County guts BCAA of its programs
by Jason Collins
Apr 19, 2014 | 444 views | 0 0 comments | 10 10 recommendations | email to a friend | print
Anna Simo, BCAA director
Anna Simo, BCAA director
BEEVILLE – County leaders effectively gutted the Bee Community Action Agency when the few remaining departments fell on the chopping block.

Among those departments were the child and adult care food program and rural transit district program.

This doesn’t mean these programs will go away. They will likely be picked up by another agency now that the county has opted to discontinue service of the programs—effective June 4.

County Judge David Silva voiced the same concern as others on the court that enough time was given to ensure a smooth transition for all programs including that of rural transportation.

“If we can give you a date that we are going cease being the fiscal agent, will that allow you to seek to move this rural transit district to another one?” he asked.

BCAA director Anna Simo said she would contact neighboring agencies about the impending change.

With this looming closing date, there will be more to do that just shutting the doors of BCAA.

Programs like transportation have contracts and agreements that span outside Bee County.

Simo said, “For example, the rural transit district includes and encompasses various transportation contracts.
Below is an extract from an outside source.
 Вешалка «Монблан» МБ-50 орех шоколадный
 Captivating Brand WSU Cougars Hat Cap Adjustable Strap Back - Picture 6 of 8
We have sub-agreements with Live Oak and Refugio... and work force transportation agreements.”

Bee County and BCAA are grandfathered as the rural transit provider.
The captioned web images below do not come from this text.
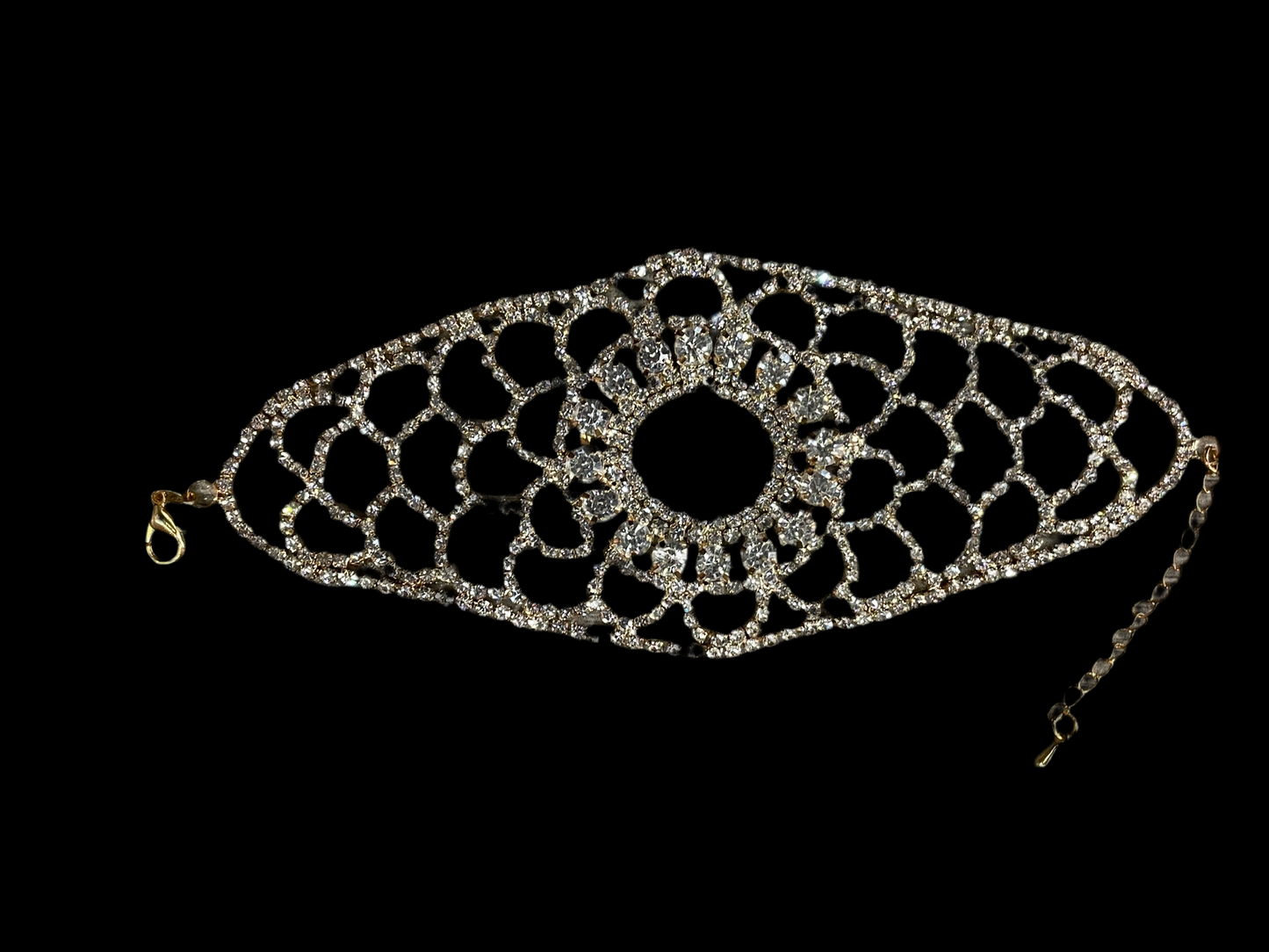 Pulsera para Fiesta en Dorado - Bling Bling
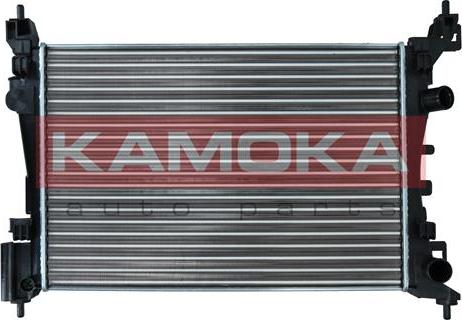 Kamoka 7705023 - Radiatorius, variklio aušinimas xparts.lv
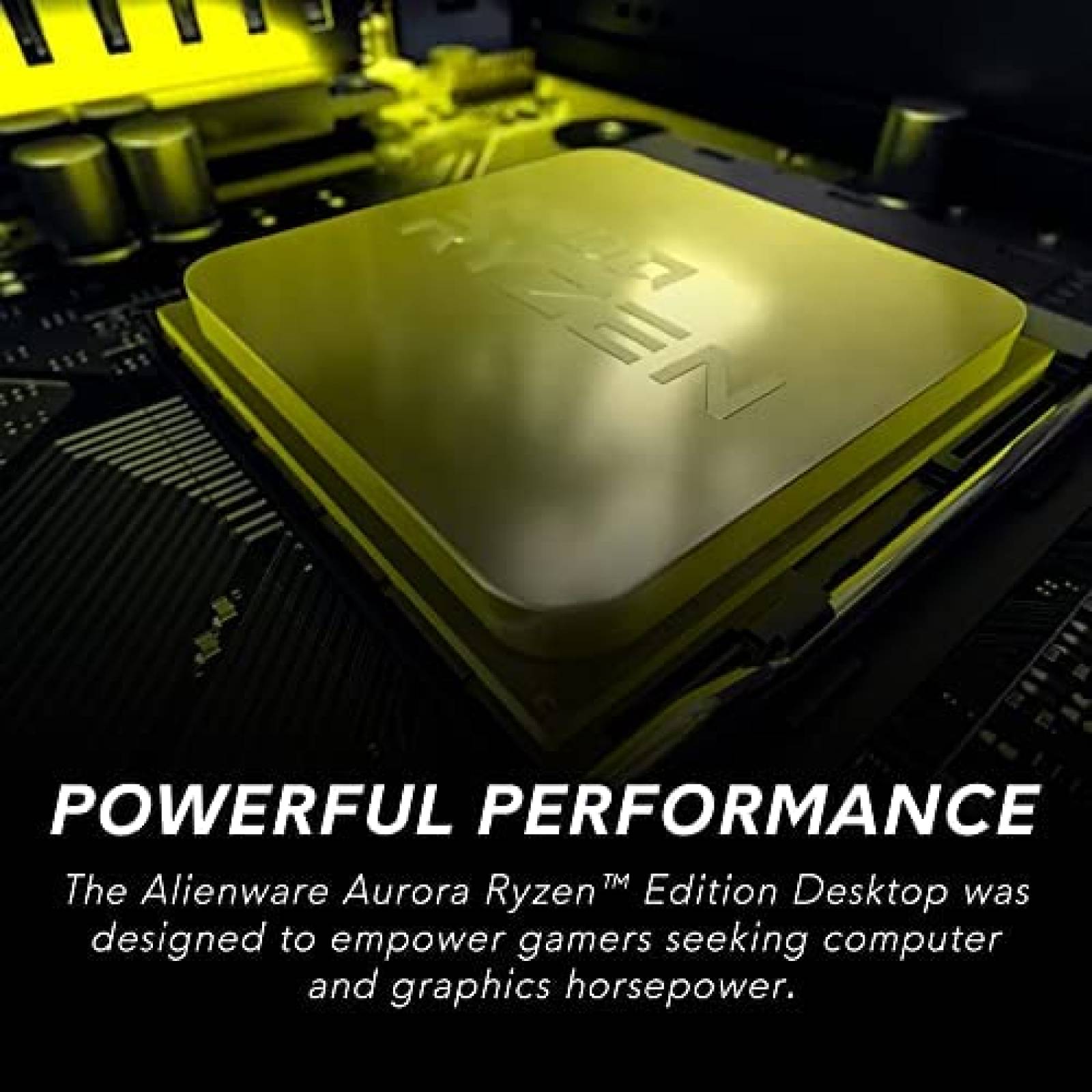 Desktop Gamer Alienware Aurora R10 AMD Ryzen 7 5800 16GB 1TB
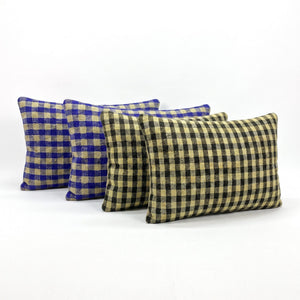 Turkish Kilim Pillow Cover Set of 4 | 16'' x 24'' - left angle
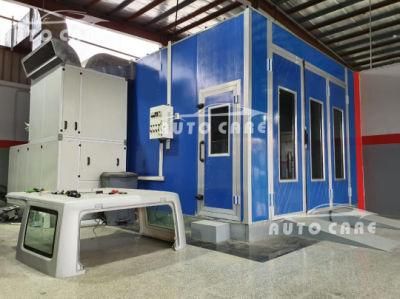 Electric Heating Car Paint Spray Booth China for Sale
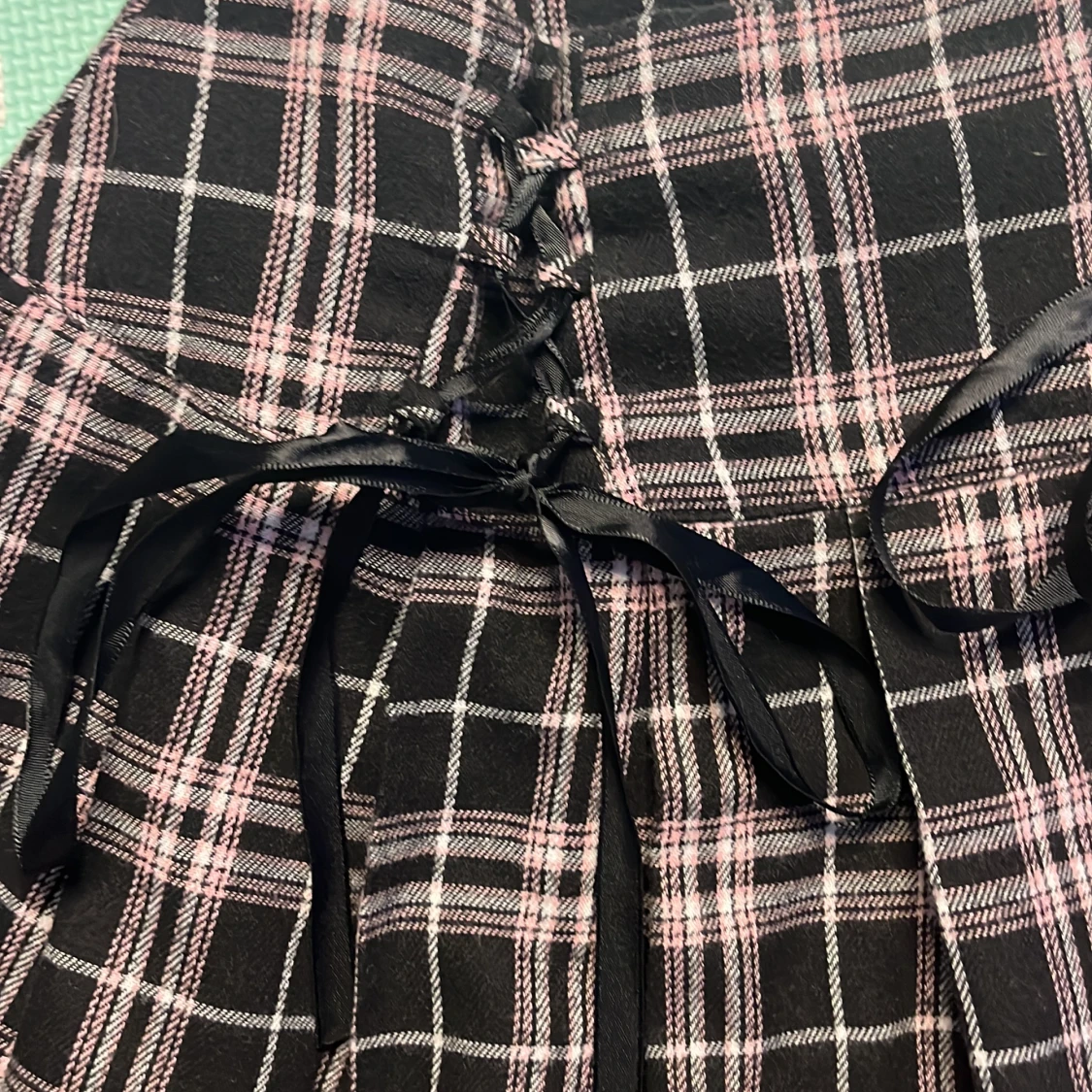 Svart lila rosa kjol snygg - 90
However, with BCAA and Bee County no longer the rural transit district, these counties will need to join another transportation district.

Bee County also likely will fall under another transit district of its choosing.

Commissioner Dennis DeWitt said, “One thing we want to be sure of is we don’t lose our services to the folks outside the city limits.

“They will still be provided the same type of services from a different provider.”

Simo, however, would not make that guarantee.

“The services are similar in nature because they provide demand response.

“What their processes are, I don’t know.”

Interestingly, it wasn’t that long ago that the court approved purchasing an additional vehicle for the transportation department. Money would come from a grant and the sale of another vehicle the department purchased through a similar grant.

DeWitt, during that discussion March 24, said, “We have at least 39 vehicles sitting. We have 12 drivers, three full-time and nine part-time, and we are ordering another vehicle?”

Simo said, “Some of those vehicles you may have seen are service vehicles which aren’t used to transport people.

“Another number of those are scheduled for disposition.”

Discussion was halted though when Commissioner Eloy Rodriguez made the motion to approve this purchase.

DeWitt was the sole dissenting vote. It is worth noting that these vehicles are not owned exclusively by the county but tied to the grant and the state.

During a March 10 meeting, Simo told the court that they had already received 13 new vehicles through grants and were expecting to receive two more. There was a delay in receiving the last two which caused her to seek an extension on that contract which the court unanimously approved after hearing that the vehicles were coming at no cost to the county.

County leaders agreed to have Simo stay on with BCAA so that she could help with the transition.

The court agreed to set the final date of transition at June 30.

Commissioner Carlos Salazar said during a prior meeting that Simo would likely no longer be head of BCAA when her contract expired later this year.

All of this is coming about because the court previously announced that it would transition Head Start to another agency. The county ends oversight of Head Start on June. 4.

“Since the loss of Head Start significantly impacts the administration that supports the remainder of the programs, that is the reason you see the remainder of the programs on the agenda,” Simo said.

It is unknown now who will take over the Head Start program permanently. There is also the question looming if the county will be reimbursed the $371,000 it is now expected to lose because of lack of volunteer support for Head Start last year.

In total, the county was looking at an expense of about $1.6 million, had it opted to keep BCAA and its various programs running.